-- ACTIONS TO TAKE --
1. Name every party that appears in the case citations of the passage on tax exemption of government securities.
2. Resume the passage on tax exemption of government securities from the point where it stops.

The express exemption declared by congress in such cases does not add any force to the prohibition. The act is only declarative of what the courts have decided from time to time.2

Bonds issued by the government for loans and in aid of railroad and other companies are exempt because, being contracts of the United States, a presumption prevails that the non-taxable quality of its credit was had in view by the money-lender or purchaser of the bonds at the time of making the contract, and formed a part of the consideration for entering into it. Upon this theory, a tax upon the security offered would have the same effect as a tax upon the United States government itself.3

No devices or inventions for evading the exemption, as by taxing personal property of which the government securities form a part in bulk or the premium upon them will be allowed to succeed. The fact that the bonds are above par in the market does not render the owner liable to assessment and taxation on the excess.1

1 Thompson v. Pac. R. R. Co., 9 Wall. 579.

2 State Mut. Life Ins. Co. v. Height, 34 N. J. 148.

-- COLLECTED MATERIAL --
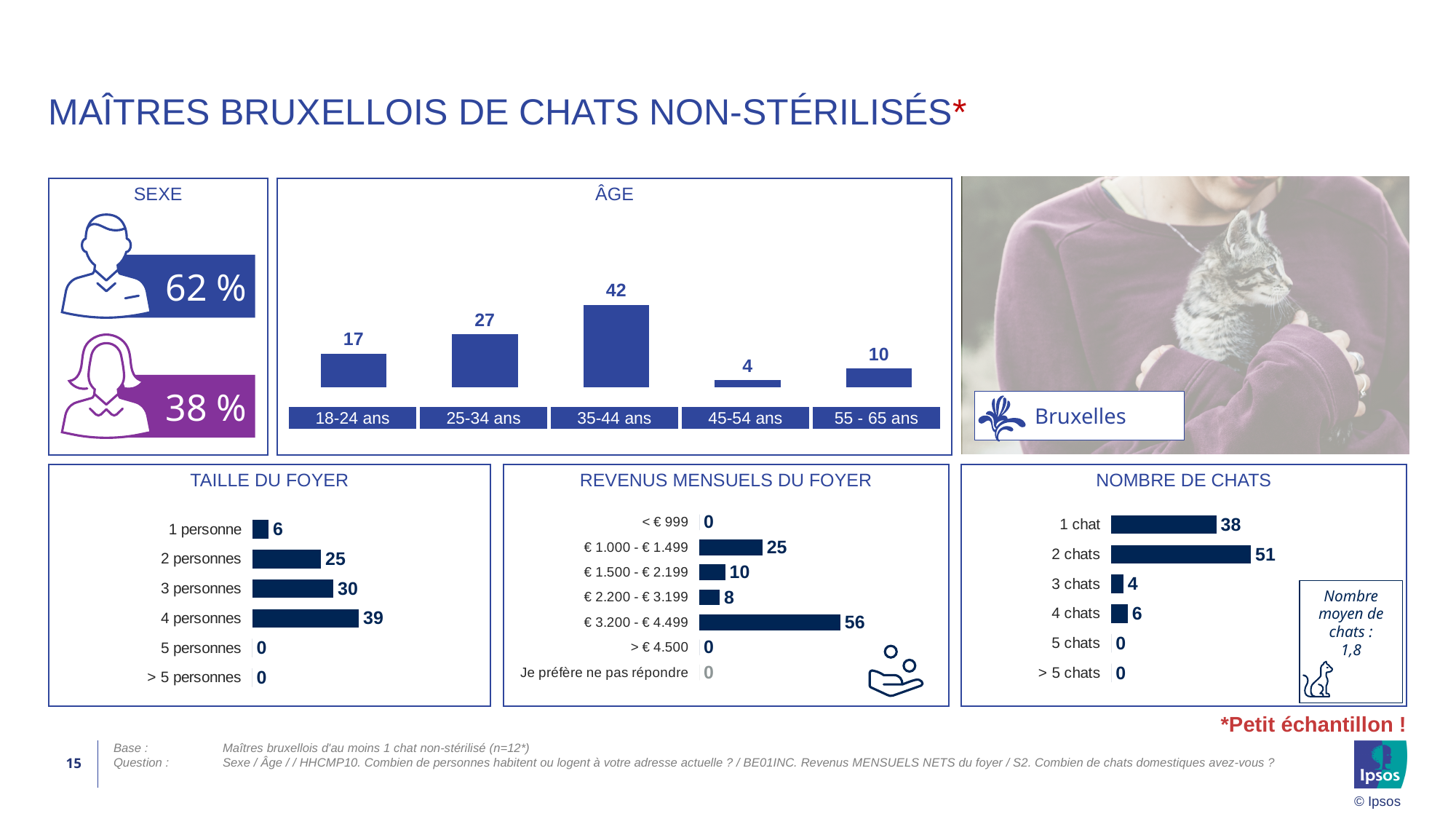
In the NOMBRE DE CHATS chart, what is the value for 2 chats? 51 In the TAILLE DU FOYER chart, what is the value for 2 personnes? 25 In the ÂGE chart, what is the difference between the values for 35-44 ans and 25-34 ans? 15 In the NOMBRE DE CHATS chart, what is the difference between the values for 2 chats and 1 chat? 13 In the REVENUS MENSUELS DU FOYER chart, what is the value for € 3.200 - € 4.499? 56 In the TAILLE DU FOYER chart, which category has the highest value? 4 personnes What kind of chart is the ÂGE chart? bar chart In the REVENUS MENSUELS DU FOYER chart, which is larger: € 1.000 - € 1.499 or € 1.500 - € 2.199? € 1.000 - € 1.499 In the ÂGE chart, which age group has the lowest value? 45-54 ans In the ÂGE chart, what is the value for 35-44 ans? 42 In the ÂGE chart, how many age categories are shown? 5 In the SEXE chart, what is the percentage shown for men? 62 %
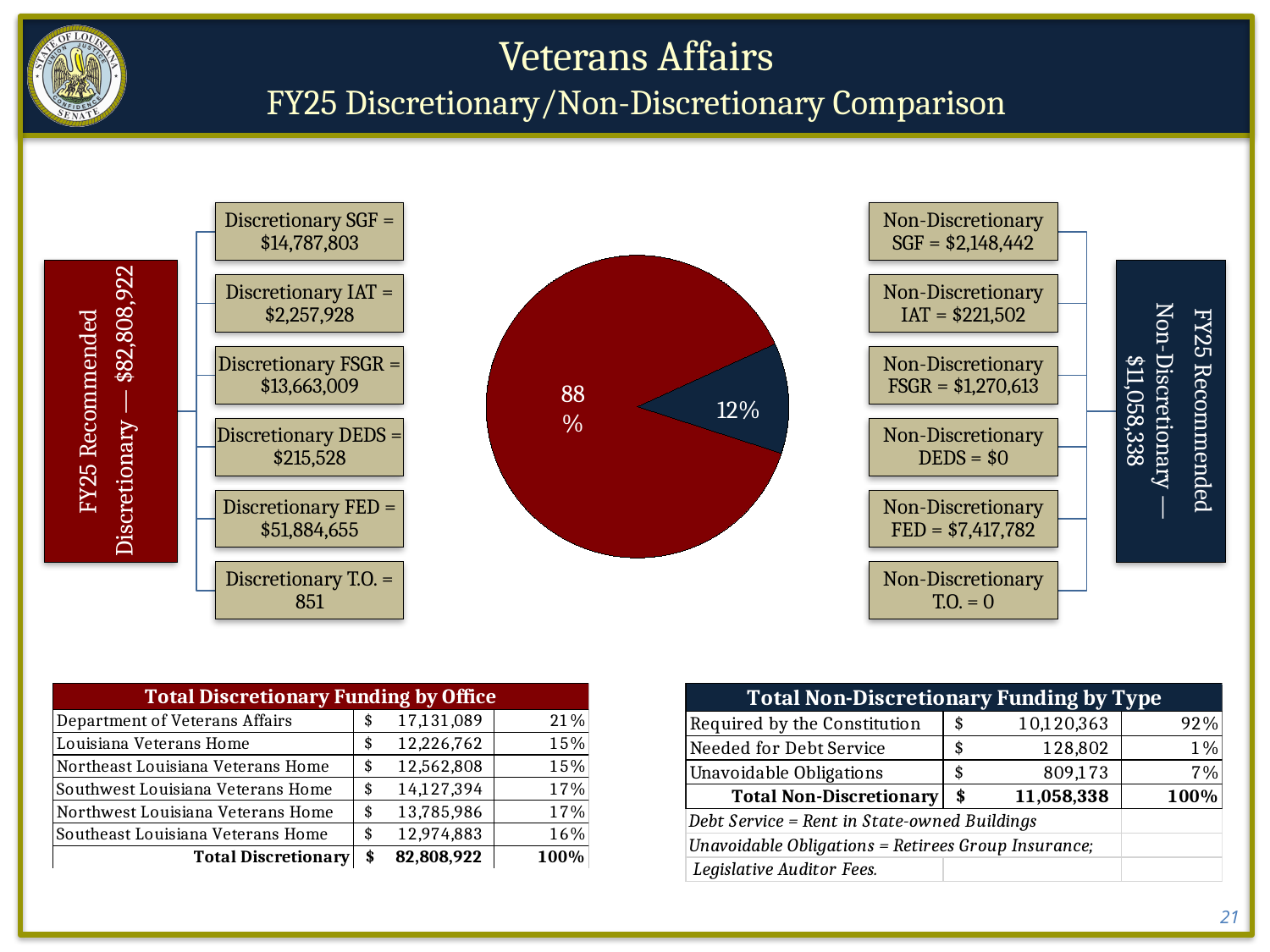
What percentage is shown on the smaller slice of the pie chart? 12% In the pie chart, which slice is larger, the dark red one or the dark blue one? dark red How many slices does the pie chart have? 2 What kind of chart is shown in the centre of the slide? pie chart What colour is the slice labelled 12% in the pie chart? dark blue What is the difference in percentage points between the two slices of the pie chart? 76 What colour is the slice labelled 88% in the pie chart? dark red Is the share shown on the smaller slice of the pie chart greater or less than 50%? less Do the two slices of the pie chart add up to 100%? yes What percentage is shown on the larger slice of the pie chart? 88%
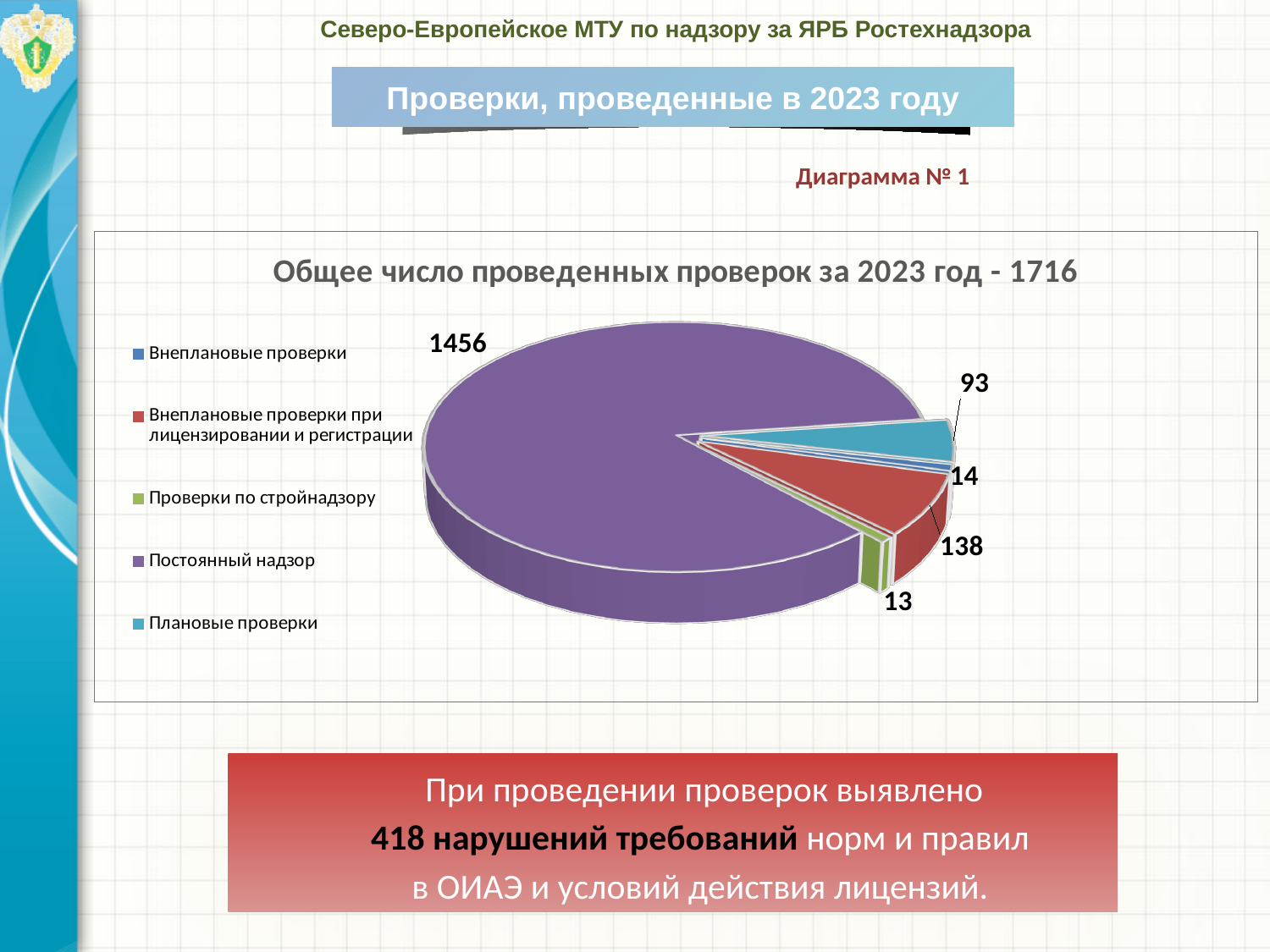
What type of chart is shown on the slide? pie chart Which is larger: Плановые проверки or Внеплановые проверки? Плановые проверки What is the value for Плановые проверки? 93 What is the difference between the values for Внеплановые проверки при лицензировании и регистрации and Плановые проверки? 45 What is the value for Проверки по стройнадзору? 13 What is the value for Внеплановые проверки? 14 What total number of inspections for 2023 is stated in the chart title? 1716 How many categories does the pie chart have? 5 What is the value for Внеплановые проверки при лицензировании и регистрации? 138 What is the value for Постоянный надзор? 1456 Which category has the smallest value? Проверки по стройнадзору Which category has the largest slice of the pie? Постоянный надзор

-- LIST OF ANSWERS --
1. Thompson; Pac. R. R. Co.; State Mut. Life Ins. Co.; Height

2.
3 Weston v. City Council of Charlestown, 2 Pet. 449.

People v. Commrs. of Taxes, 90 N. Y. 63; overruling People v. Manhattan Fire Ins. Co., 76 Id. 64. Upon the same principle United States treasury notes and national bank notes are exempt, the value of the former depending exclusively upon the promise of the government to redeem them and the latter deriving a part of their value from the secondary liability of the government. Home v. Green, 52 Miss. 452; B'd of Commrs. v. Elston, 32 Ind. 27. But certificates of indebtedness issued by the secretary of the United States treasury for indebtedness which has been audited and allowed are not exempt. The money to pay such certificates is held in trust for the payee until called for and the solvency or insolvency of the government does not affect his claim upon it. People v. Hoffman, 37 N. Y. 9. See U. S. v. Wilson, 106 U. S. 620.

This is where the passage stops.